Walaupun hanya sepenggal, “The Act of Killing” berusaha menyampaikan catatan sejarah yang terungkapkan dari salah satu pelakunya. Dokumenter yang disutradarai Joshua Oppenheimer ini tidak akan hanya membuka mata rakyat Indonesia, melainkan dunia.

Suatu aksi berani Oppenheimer ini sejalan dengan ide Anwar Congo yang ingin mendokumentasikan peristiwa yang terjadi pada 1966 di Kota Medan, Sumatera Utara. Sebagai salah satu pelaku sejarah sekaligus algojo pada kegiatan tersebut, Congo memberikan kesan yang cukup menyenangkan untuk menceritakan cara bagaimana Ia membunuh para korbannya. Ia hanya perlu sedikit minum alkohol, kemudian melakukan aksinya, lalu dilanjutkan dengan memakai obat-obatan hingga menari cha-cha setelahnya. Cha cha cha!

the act of killing
Courtesy Final Cut for Real, Piraya Film A/S, Novaya Zemlya, Spring Films © 2012

Tidak hanya Congo, film ini juga memperlihatkan bagaimana hubungan Congo dengan banyak tokoh-tokoh penting di Indonesia. Sebut saja, mantan Gubernur Sumatera Utara, Syambul Arifin, yang kala itu masih menjabat dan merupakan salah satu “anak kesayangan” Congo. Film ini juga bercerita tentang salah satu organisasi paramiliter terbesar di Indonesia, Pemuda Pancasila, dan bagaimana peran mereka untuk menjaga kesatuan negeri ini selaku pihak di luar pemerintah.

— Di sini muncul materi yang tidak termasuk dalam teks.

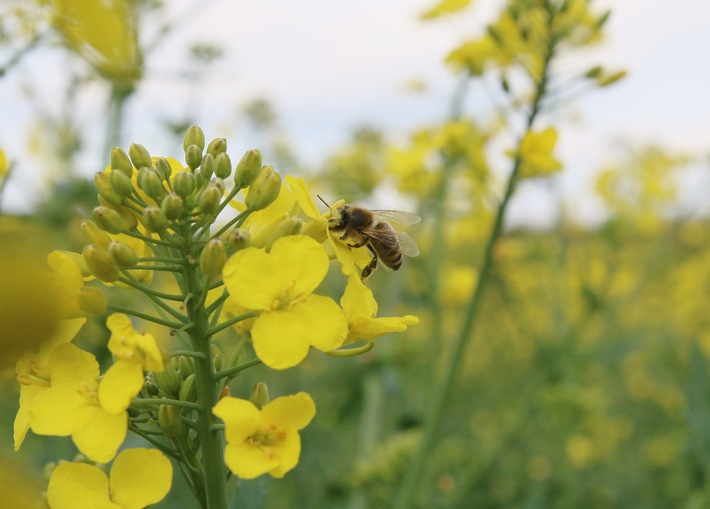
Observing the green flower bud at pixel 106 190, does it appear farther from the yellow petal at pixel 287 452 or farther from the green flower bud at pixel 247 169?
the yellow petal at pixel 287 452

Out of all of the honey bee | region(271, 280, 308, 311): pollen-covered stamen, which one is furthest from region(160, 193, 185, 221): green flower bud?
the honey bee

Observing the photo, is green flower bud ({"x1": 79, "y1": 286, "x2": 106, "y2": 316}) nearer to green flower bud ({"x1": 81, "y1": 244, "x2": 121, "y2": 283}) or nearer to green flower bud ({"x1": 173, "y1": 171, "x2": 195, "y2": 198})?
green flower bud ({"x1": 81, "y1": 244, "x2": 121, "y2": 283})

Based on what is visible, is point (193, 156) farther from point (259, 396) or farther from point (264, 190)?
point (259, 396)

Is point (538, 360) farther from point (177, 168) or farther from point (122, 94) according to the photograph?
point (177, 168)

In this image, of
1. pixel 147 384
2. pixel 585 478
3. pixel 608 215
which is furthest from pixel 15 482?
pixel 585 478

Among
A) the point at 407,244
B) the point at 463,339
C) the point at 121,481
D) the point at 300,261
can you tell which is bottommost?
the point at 463,339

Luar biasa! Saya sungguh terkagum-kagum dengan keberanian Oppenheimer untuk menghadirkan tontonan yang cukup kontroversial. Dilepas dari segala ke-kontroversialnya, film ini sebetulnya sedikit membuka mata penontonnya, tidak tentang apa terjadi di masa lalu di Indonesia, tetapi juga di masa kini. Kota Medan, salah satu kota termaju di Indonesia ternyata menjadi saksi bisu bagaimana penghabisan akan komunisme dilakukan. Congo bersama rekan-rekannya akan mengajak penonton untuk ke berbagai macam tempat, terutama yang diduga sebagai tempat pembantaian para korban yang biasanya disertai dengan reka adegan ulang.

155-picture1
Courtesy Final Cut for Real, Piraya Film A/S, Novaya Zemlya, Spring Films © 2012

Tetapi bagaimanapun, saya sangat mengapresiasi usaha Oppenheimer beserta rekannya dan terutama Congo untuk menampilkan cerita kejujuran yang menurut saya berguna bagi bangsa ini. Mengapa? Mengutip perkataan teman sejawat algojo Congo, Adi Zulkadry, menyatakan bahwa bila film ini sukses, masyarakat akan tahu bahwa bukanlah PKI yang jahat, tetapi kita yang lebih jahat. Menurutnya, kejahatan yang dilakukannya di masa lalu merupakan bagian dari usaha mempertahankan kesatuan negeri ini, menjaga persatuan bangsa. “Inilah kita… inilah sejarah.. contoh cerita yang pernah kita lakukan di usia muda ini,” papar Congo.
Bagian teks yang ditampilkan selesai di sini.